Look through the records below for the line holding "2023-05-16T23:54:13, 3-frame burst.". Write it out exactly, with each following line through the line holding "genus: Mephitis".

*** Opening of INPUT RECORDS ***

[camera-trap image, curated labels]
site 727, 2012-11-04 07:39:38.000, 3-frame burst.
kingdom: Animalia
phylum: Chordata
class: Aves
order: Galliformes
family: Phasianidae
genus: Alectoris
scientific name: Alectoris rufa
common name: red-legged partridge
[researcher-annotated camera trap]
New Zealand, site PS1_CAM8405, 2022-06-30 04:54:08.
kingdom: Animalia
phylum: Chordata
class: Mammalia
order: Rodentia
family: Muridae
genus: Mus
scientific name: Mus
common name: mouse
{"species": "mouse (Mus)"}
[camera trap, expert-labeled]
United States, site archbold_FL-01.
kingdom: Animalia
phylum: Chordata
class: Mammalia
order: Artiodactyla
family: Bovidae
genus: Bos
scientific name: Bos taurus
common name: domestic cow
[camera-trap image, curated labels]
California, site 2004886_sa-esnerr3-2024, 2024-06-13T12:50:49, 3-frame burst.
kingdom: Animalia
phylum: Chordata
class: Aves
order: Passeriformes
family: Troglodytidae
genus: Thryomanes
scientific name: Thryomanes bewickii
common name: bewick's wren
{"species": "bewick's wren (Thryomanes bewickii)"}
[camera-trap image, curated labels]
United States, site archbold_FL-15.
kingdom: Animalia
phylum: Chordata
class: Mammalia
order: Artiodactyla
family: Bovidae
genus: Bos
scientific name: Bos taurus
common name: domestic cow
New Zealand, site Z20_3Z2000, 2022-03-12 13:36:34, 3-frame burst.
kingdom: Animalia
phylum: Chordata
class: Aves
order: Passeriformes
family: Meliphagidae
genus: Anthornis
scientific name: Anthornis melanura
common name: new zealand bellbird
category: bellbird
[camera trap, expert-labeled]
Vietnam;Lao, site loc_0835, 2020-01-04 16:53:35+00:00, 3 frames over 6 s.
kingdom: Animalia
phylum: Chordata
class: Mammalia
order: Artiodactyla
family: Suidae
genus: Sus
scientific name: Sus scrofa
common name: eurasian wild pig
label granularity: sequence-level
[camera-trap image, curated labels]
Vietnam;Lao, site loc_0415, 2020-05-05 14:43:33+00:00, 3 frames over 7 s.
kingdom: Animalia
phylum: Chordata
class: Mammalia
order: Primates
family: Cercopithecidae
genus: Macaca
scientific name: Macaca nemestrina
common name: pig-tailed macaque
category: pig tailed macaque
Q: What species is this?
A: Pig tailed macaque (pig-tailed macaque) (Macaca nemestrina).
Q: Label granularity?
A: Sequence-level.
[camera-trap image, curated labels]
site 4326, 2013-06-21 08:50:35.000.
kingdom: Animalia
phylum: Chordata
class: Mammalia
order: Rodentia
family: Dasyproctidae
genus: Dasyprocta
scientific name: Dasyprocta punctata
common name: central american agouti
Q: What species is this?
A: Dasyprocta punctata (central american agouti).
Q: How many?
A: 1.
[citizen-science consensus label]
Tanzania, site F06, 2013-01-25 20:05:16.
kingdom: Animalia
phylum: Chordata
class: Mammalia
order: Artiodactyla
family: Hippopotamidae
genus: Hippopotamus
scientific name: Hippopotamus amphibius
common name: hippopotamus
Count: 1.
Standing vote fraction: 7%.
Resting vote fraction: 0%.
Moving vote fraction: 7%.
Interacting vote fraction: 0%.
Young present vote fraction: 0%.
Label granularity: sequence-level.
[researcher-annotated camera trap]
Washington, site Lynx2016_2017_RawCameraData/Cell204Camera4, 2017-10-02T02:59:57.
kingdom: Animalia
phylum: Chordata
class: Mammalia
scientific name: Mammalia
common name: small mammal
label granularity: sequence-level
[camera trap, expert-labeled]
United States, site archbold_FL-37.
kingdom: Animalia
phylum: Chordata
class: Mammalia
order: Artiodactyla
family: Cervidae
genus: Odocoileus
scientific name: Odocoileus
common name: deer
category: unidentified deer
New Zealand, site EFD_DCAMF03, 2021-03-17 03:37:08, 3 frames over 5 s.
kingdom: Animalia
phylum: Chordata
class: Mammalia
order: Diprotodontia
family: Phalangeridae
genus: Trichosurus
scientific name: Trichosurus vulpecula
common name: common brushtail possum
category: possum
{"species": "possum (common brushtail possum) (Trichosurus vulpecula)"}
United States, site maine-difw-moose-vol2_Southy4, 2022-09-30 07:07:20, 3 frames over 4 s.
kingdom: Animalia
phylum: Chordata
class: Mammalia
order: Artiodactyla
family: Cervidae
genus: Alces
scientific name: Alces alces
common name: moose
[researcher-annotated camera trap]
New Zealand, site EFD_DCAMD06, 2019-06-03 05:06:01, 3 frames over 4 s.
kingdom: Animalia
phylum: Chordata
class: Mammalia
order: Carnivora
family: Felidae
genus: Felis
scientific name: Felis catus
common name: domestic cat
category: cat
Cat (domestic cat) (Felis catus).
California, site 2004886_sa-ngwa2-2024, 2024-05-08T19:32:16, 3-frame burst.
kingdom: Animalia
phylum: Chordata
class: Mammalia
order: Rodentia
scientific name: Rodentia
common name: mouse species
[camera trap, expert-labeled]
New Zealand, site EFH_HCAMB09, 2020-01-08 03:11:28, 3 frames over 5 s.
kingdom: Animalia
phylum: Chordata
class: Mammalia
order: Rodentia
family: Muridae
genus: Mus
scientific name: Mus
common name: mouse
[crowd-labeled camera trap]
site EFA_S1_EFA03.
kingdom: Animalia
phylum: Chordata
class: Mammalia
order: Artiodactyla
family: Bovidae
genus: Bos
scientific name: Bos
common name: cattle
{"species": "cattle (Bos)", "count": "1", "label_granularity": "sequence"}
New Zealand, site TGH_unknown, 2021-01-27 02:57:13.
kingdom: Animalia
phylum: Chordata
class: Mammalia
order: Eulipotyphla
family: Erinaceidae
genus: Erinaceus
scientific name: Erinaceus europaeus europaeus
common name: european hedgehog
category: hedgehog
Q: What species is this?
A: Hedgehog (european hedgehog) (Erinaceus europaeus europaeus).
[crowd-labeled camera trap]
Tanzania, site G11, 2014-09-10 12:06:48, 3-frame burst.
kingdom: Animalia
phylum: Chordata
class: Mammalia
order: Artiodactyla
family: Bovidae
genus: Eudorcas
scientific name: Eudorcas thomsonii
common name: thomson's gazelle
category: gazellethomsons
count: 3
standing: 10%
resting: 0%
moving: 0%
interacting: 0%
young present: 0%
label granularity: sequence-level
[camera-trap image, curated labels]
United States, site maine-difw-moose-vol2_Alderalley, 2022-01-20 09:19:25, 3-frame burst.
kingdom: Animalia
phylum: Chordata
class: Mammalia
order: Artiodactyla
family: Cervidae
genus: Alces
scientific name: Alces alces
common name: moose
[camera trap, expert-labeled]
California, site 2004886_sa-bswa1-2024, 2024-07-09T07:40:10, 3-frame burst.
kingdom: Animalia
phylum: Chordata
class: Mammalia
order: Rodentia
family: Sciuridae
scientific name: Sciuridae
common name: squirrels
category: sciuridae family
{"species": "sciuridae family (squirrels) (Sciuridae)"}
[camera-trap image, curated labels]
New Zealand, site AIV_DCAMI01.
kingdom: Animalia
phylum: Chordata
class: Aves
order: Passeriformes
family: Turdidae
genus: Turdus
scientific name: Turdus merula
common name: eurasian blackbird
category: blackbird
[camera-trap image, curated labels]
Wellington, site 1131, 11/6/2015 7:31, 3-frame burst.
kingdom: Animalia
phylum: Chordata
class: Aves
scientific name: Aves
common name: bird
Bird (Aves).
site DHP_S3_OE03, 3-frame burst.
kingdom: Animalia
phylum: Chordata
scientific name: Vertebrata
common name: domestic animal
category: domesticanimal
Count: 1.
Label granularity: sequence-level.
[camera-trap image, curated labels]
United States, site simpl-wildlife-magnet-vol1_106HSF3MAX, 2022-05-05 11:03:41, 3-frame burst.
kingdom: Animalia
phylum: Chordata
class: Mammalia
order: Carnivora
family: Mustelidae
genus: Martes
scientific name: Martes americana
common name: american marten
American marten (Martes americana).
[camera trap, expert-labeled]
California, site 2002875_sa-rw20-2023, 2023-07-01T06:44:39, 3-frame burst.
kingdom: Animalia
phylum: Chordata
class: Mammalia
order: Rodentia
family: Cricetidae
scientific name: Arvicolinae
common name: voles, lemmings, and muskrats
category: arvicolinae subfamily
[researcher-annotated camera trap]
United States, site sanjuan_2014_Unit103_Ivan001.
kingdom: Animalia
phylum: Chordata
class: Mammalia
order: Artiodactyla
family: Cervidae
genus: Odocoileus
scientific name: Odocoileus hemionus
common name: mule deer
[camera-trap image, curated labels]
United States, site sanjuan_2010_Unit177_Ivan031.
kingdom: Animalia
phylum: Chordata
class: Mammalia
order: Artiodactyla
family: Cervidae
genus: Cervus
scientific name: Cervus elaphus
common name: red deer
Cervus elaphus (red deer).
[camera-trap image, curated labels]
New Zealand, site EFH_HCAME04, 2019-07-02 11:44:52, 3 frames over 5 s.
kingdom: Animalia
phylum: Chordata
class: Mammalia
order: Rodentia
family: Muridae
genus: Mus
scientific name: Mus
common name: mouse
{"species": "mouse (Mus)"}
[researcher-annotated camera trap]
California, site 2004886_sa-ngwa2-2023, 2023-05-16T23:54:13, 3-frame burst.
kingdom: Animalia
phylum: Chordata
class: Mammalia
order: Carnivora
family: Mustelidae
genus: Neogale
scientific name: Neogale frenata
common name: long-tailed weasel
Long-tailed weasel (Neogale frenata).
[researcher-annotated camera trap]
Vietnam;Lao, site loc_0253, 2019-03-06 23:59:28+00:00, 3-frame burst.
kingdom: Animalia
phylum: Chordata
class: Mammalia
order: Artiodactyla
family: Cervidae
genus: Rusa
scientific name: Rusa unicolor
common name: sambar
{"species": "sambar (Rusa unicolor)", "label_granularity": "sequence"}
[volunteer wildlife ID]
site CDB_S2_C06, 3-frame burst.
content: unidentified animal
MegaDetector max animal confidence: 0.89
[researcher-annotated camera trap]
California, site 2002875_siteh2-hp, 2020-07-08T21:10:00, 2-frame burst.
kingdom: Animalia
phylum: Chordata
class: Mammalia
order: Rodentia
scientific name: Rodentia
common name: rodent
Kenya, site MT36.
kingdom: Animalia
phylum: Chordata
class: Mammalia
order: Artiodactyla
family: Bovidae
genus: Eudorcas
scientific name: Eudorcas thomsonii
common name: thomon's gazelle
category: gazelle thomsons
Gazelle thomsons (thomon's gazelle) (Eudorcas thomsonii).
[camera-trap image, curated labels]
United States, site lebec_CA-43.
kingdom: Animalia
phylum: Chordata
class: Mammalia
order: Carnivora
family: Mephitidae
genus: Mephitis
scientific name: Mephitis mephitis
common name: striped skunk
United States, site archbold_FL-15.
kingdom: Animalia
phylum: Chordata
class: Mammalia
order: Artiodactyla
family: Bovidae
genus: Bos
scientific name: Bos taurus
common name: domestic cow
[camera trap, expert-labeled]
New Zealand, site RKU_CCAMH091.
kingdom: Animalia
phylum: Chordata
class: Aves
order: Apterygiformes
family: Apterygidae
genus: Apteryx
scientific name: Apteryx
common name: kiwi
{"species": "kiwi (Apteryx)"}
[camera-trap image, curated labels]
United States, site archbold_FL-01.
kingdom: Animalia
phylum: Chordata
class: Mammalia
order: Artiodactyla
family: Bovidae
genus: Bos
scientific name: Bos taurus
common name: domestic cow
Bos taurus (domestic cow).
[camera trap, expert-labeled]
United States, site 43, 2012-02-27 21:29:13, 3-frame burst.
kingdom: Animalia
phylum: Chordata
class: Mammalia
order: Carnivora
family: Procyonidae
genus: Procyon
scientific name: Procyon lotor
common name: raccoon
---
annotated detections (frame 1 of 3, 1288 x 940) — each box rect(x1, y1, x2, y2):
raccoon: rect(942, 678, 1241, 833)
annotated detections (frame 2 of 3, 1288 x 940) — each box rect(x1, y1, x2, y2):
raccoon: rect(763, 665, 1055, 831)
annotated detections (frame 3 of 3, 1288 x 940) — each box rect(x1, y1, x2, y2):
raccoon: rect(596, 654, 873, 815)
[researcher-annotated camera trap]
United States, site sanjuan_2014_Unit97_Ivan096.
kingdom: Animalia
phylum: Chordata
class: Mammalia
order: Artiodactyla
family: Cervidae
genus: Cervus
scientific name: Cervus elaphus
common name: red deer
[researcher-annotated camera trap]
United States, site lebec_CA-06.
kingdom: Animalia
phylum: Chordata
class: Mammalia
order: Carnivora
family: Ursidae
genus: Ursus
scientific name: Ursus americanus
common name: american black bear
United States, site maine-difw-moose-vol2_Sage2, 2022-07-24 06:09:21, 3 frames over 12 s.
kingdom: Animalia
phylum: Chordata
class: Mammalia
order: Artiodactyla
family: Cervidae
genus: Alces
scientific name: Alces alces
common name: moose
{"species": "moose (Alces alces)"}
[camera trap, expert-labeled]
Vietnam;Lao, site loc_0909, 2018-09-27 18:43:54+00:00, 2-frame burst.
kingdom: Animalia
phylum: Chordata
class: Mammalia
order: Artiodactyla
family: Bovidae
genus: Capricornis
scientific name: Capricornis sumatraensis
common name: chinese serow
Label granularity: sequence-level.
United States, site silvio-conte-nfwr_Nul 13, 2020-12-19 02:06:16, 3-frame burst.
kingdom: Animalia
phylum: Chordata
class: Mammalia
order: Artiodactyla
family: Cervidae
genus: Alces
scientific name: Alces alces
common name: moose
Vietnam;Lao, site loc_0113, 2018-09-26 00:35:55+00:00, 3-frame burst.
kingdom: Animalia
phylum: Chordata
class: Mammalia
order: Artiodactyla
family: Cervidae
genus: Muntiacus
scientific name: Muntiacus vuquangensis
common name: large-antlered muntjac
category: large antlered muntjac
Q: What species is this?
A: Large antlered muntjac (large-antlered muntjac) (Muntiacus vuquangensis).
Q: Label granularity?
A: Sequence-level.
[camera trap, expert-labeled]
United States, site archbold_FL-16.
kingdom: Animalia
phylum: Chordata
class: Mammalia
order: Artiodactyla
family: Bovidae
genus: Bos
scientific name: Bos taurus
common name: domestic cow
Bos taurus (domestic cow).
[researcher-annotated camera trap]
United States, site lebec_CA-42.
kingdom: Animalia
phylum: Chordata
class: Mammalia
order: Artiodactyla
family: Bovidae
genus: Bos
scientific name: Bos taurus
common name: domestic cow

*** Close of INPUT RECORDS ***

**ANSWER BOX**
California, site 2004886_sa-ngwa2-2023, 2023-05-16T23:54:13, 3-frame burst.
kingdom: Animalia
phylum: Chordata
class: Mammalia
order: Carnivora
family: Mustelidae
genus: Neogale
scientific name: Neogale frenata
common name: long-tailed weasel
Long-tailed weasel (Neogale frenata).
[researcher-annotated camera trap]
Vietnam;Lao, site loc_0253, 2019-03-06 23:59:28+00:00, 3-frame burst.
kingdom: Animalia
phylum: Chordata
class: Mammalia
order: Artiodactyla
family: Cervidae
genus: Rusa
scientific name: Rusa unicolor
common name: sambar
{"species": "sambar (Rusa unicolor)", "label_granularity": "sequence"}
[volunteer wildlife ID]
site CDB_S2_C06, 3-frame burst.
content: unidentified animal
MegaDetector max animal confidence: 0.89
[researcher-annotated camera trap]
California, site 2002875_siteh2-hp, 2020-07-08T21:10:00, 2-frame burst.
kingdom: Animalia
phylum: Chordata
class: Mammalia
order: Rodentia
scientific name: Rodentia
common name: rodent
Kenya, site MT36.
kingdom: Animalia
phylum: Chordata
class: Mammalia
order: Artiodactyla
family: Bovidae
genus: Eudorcas
scientific name: Eudorcas thomsonii
common name: thomon's gazelle
category: gazelle thomsons
Gazelle thomsons (thomon's gazelle) (Eudorcas thomsonii).
[camera-trap image, curated labels]
United States, site lebec_CA-43.
kingdom: Animalia
phylum: Chordata
class: Mammalia
order: Carnivora
family: Mephitidae
genus: Mephitis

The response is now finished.